La difesa dice che ti sfiorò il polso. Nel video l'immagine non è chiarissima.
«Come si capisce, io gli occhiali li misi agganciati alla camicia, come li porto sempre, del resto mi servono solo per leggere. Se mi avesse toccato il polso come avrebbe potuto spegnere il tasto di accensione? Del resto nella perizia lo stesso tribunale lo scrive esplicitamente».

Leggiamo dal documento "... avvicina la propria mano destra in corrispondenza del seno della donna provocando lo spegnimento del dispositivo di videoregistrazione".
«Appunto, ma per fortuna l'audio c'è ed è integrale».

Quel che è accaduto è negli atti. Lo sintetizziamo: Tavecchio comincia a dire che "non scopa più" perché non ha più la privacy, che l'unico posto sicuro per scopare è quello in cui si trovano perché lo ha fatto "pulire", poi passa alle avances e si sente la Cortani dire all'improvviso "Dai Pres!". E più tardi, scrive il perito del tribunale, mentre la donna spiega il suo progetto "sembra replicare con disappunto e imbarazzo ad una condotta verosimilmente non gradita da parte dell'interlocutore", dicendo "Pres!", poi "si sente lo schiocco di un bacio e lei aggiunge: Pres! Ma è tutto aperto!" e Tavecchio replica "E chi se ne frega se è tutto aperto, non ci vede nessuno", e lei "Pres! Ma che dici!", e un minuto dopo lascia la stanza.

Con lui dissimuli l'imbarazzo, poi che succede?
«Finito l'incontro, entro in macchina e ho il cedimento nervoso. Piango con Stefano e con mia figlia che mi aspettavano giù. Torniamo a casa, mettiamo la scheda video nel computer e ci rendiamo conto che il video si interrompe in quel punto, ma per fortuna avevamo l'audio».

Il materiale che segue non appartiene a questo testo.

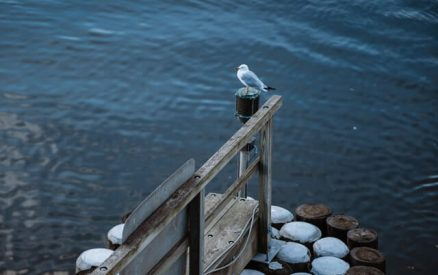 seagull perched on a post near the Thimble Islands of CT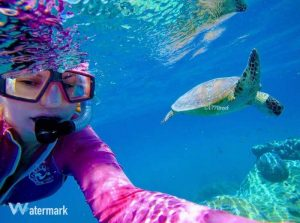 Turtle Selfies at Lady Musgrave Lagoon with 1770reef
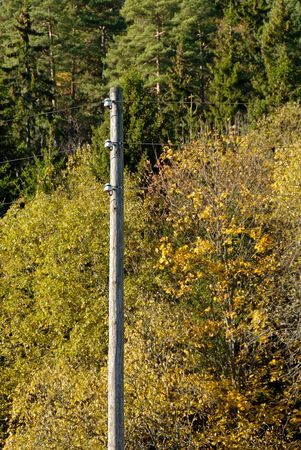 A pole with three electricity cables in the autumn wood.   Stock Photo
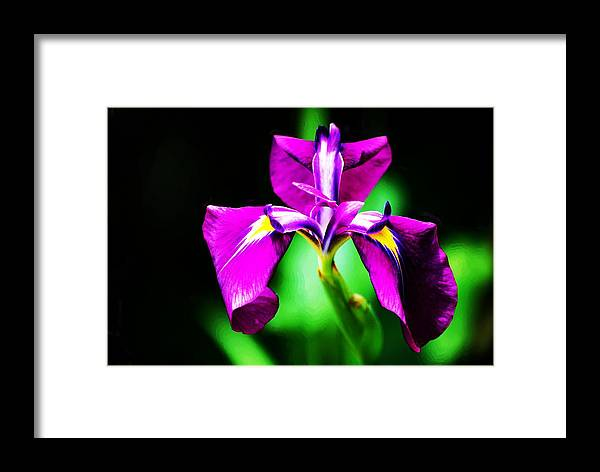 Flower Framed Print featuring the painting Wonderful Work Thank You God by Jonathan Galente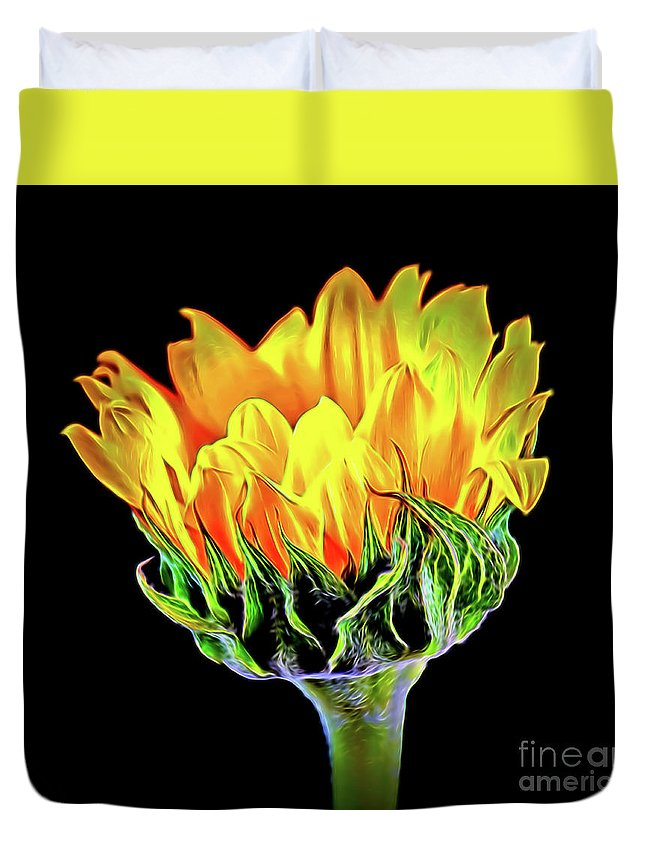 Sunflower 18-15 Duvet Cover featuring the photograph Sunflower 18-15 by Ray Shrewsberry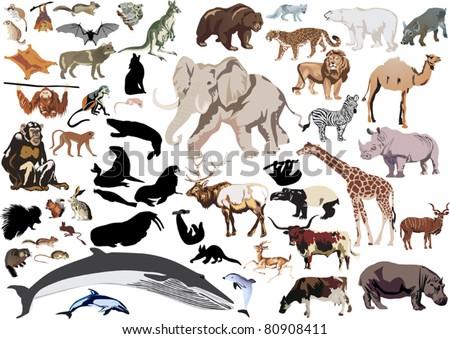 set of wild mammals isolated on white background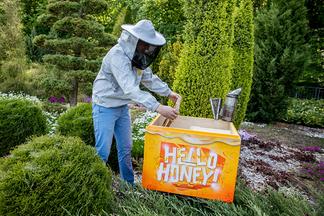 Минчане за неделю «удочерили» 30 тысяч пчел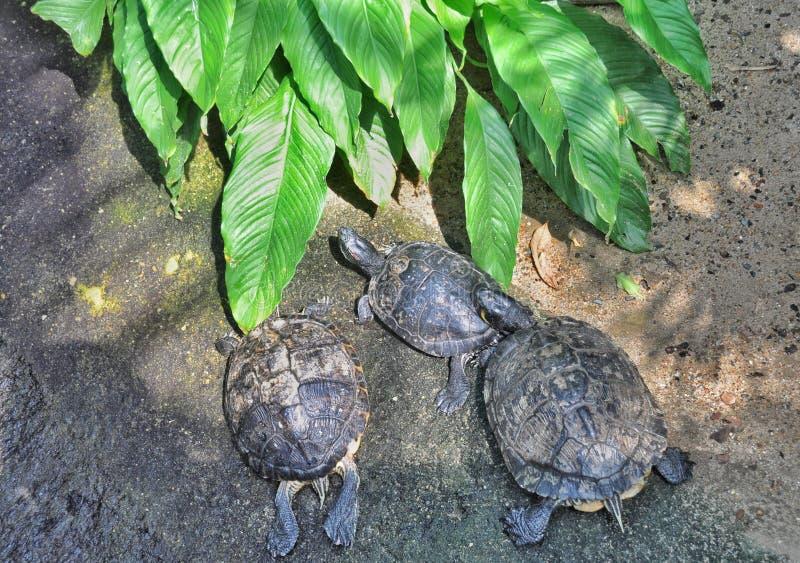 Tres tortugas foto de archivo libre de regalías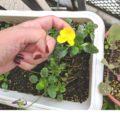 植えていないモノが、すくすく育っている。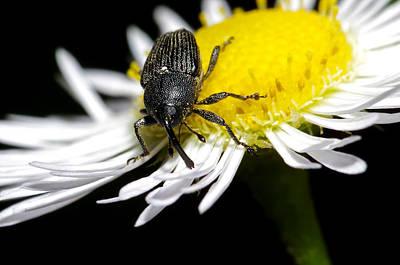 Photograph - Boo Weevil On Daisy by Bill Jordan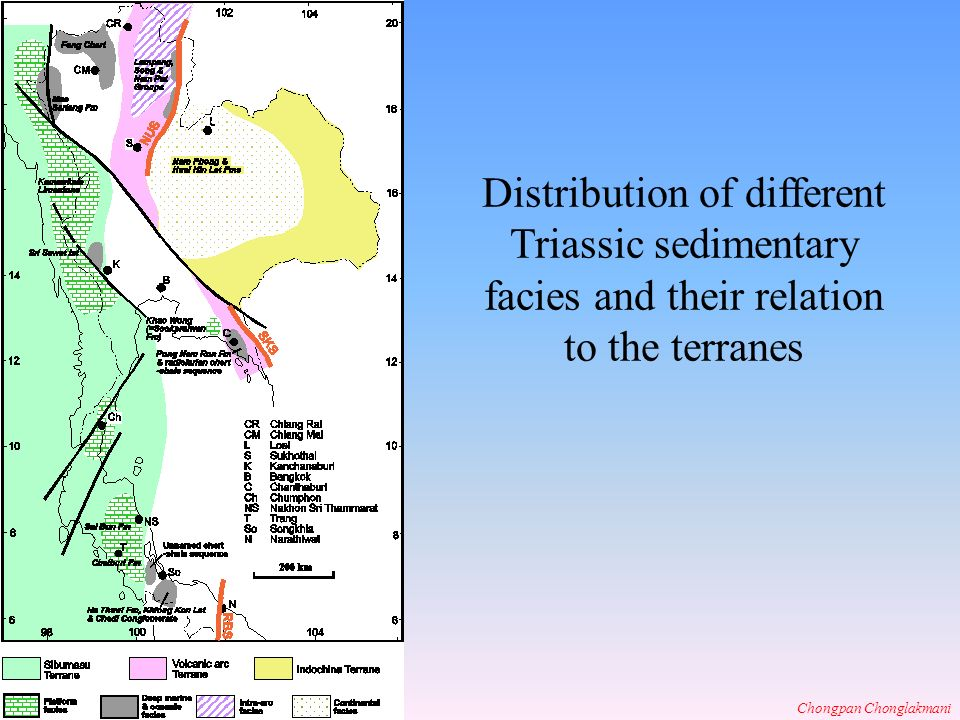 Distribution of different Triassic sedimentary facies and their relation to the terranes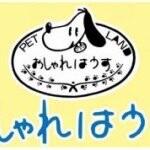 姫路おしゃれはうす/ミルク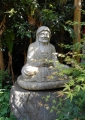 厳しい顔の羅漢像
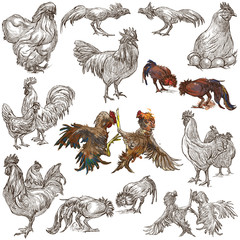 Poultry - An hand drawn full sized pack. Freehand sketching on white background.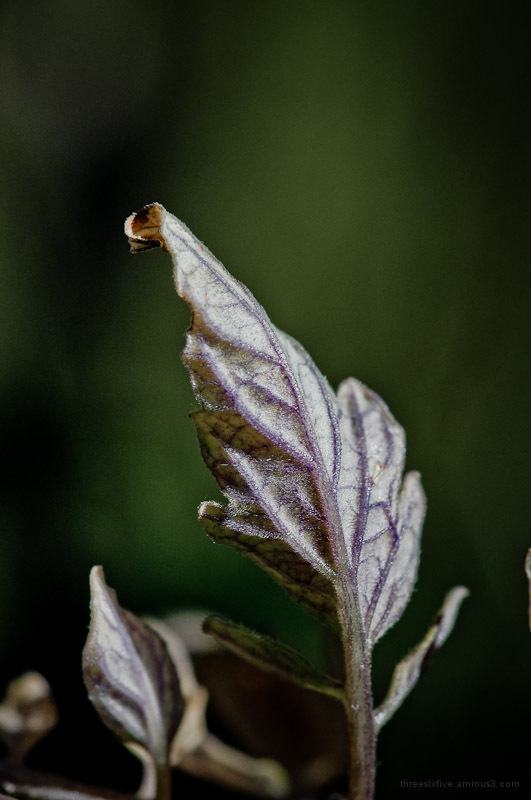 Wilting Tomato Leaf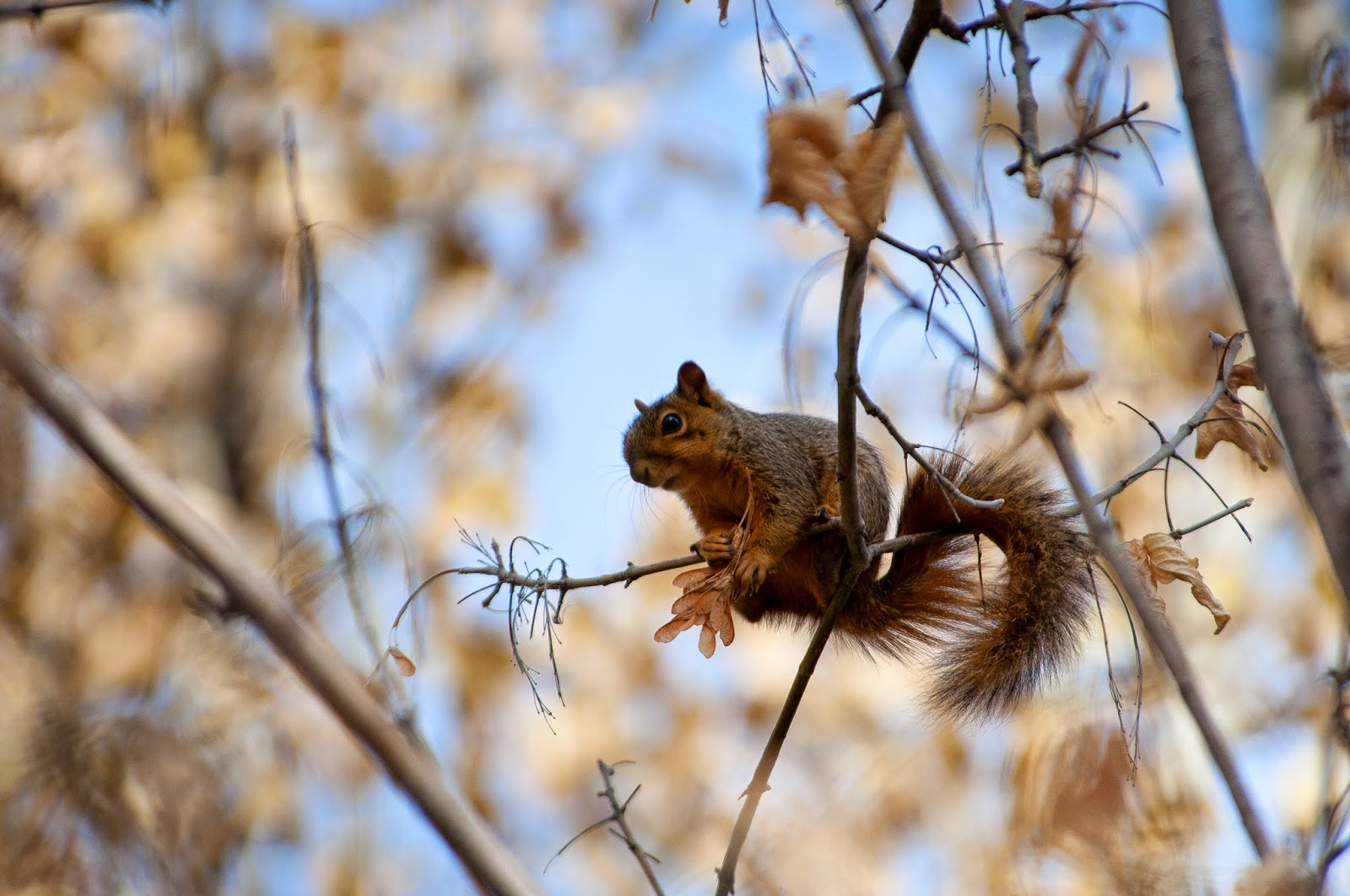 Red Squirrel, Chatfield State Park
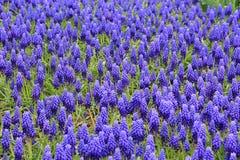 Schöne blaue Muscariblumen im Garten stockfotografie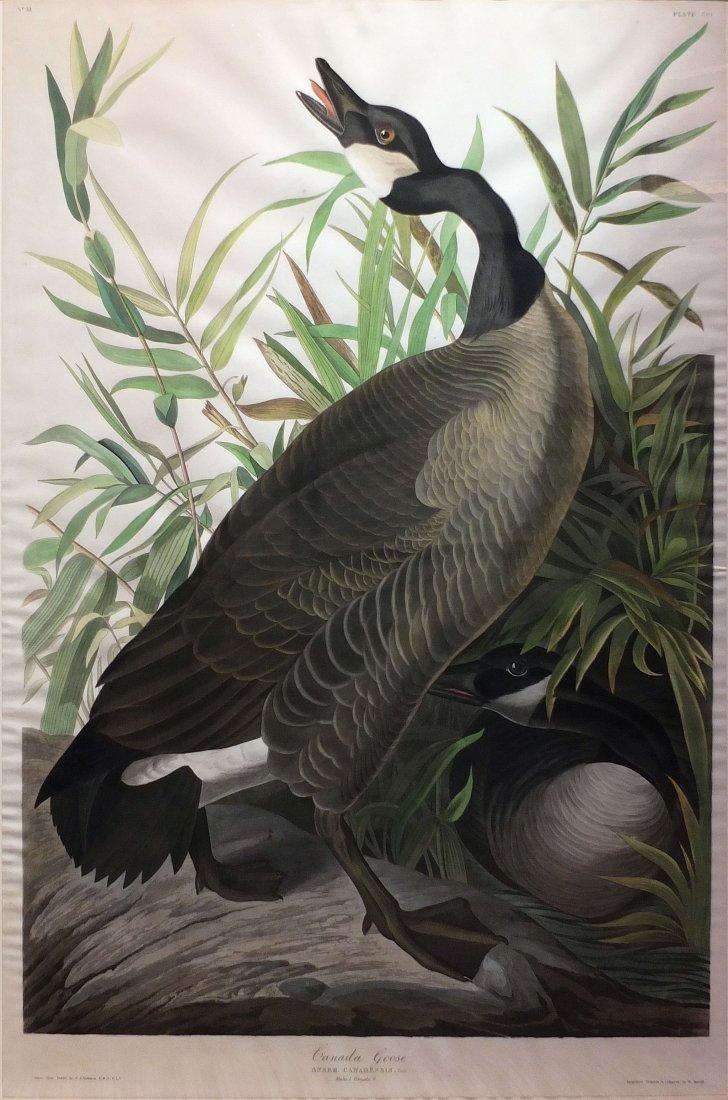 Canada Goose, Plate 201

Perché non lo hai denunciato subito?
«Mi sono presa un periodo di tempo per riflettere. C'è stato un grande travaglio, anche familiare. Temevo le reazioni di una persona potente che, come ho scritto in denuncia, spesso ripeteva di avere tanti amici anche in Procura. Oltretutto mio figlio ad esempio non voleva che questa storia finisse sui giornali, temeva le conseguenze della cosiddetta macchina del fango, e anche io ero molto combattuta».

Tipico del nostro paese far sentire in colpa chi subisce la molestia.
«Mio figlio temeva la reazione dei suoi amici. In più ci sono stati anche altri problemi, mio fratello ha avuto tre infarti nel giro di un mese, abbiamo deciso di soprassedere sul momento».

E però hai continuato a scambiarti messaggi con Tavecchio come se niente fosse accaduto.
«Da una parte volevo mantenere i rapporti professionali, in sospeso c'erano questioni pratiche che non potevo trascurare, per un po' non mi sono neanche fatta sentire. In un messaggio glielo scrivo pure».

E la questione della denuncia rimane ferma.
«Poi però esplode Me Too, il movimento americano successivo alle denunce del produttore Weinstein. E quando ormai sono sempre più orientata a denunciare vedo un'intervista dell'avvocato Giulia Buongiorno alle Iene in cui dice "denunciate sempre e comunque, anche più tardi si possono individuare dei reati satellite che magari non conoscete per i quali vale la pena denunciare". Sento dentro di me la spinta decisiva».

I malpensanti diranno che hai atteso che Tavecchio fosse caduto e magari l'hai fatto per qualche risentimento personale, magari per non aver dato seguito ai tuoi progetti... L'intervista della Buongiorno arriva proprio nel giorno delle dimissioni di Tavecchio.
«Potrei facilmente dimostrare che stavo affrontando la questione della denuncia diversi giorni prima, un incontro con avvocati e periti avvenne l'8 novembre, non era ancora stata giocata Italia-Svezia, nessuno pensava che Tavecchio sarebbe caduto».

E una vendetta personale?
«E per cosa? Non gli ho mai chiesto niente di personale per me».

Negli sms che abbiamo letto fai un riferimento a un posto alla Juventus, che avrebbe potuto raccomandarti.
«Ma è una battuta perché sembrava che neanche la Juventus all'inizio riuscisse a far aumentare l'interesse sul calcio femminile. Se avessi voluto ottenere qualcosa avrei potuto ricattarlo secondo il metodo Corona: "Ho questi documenti audio e video, quanto mi dai per farli sparire?"».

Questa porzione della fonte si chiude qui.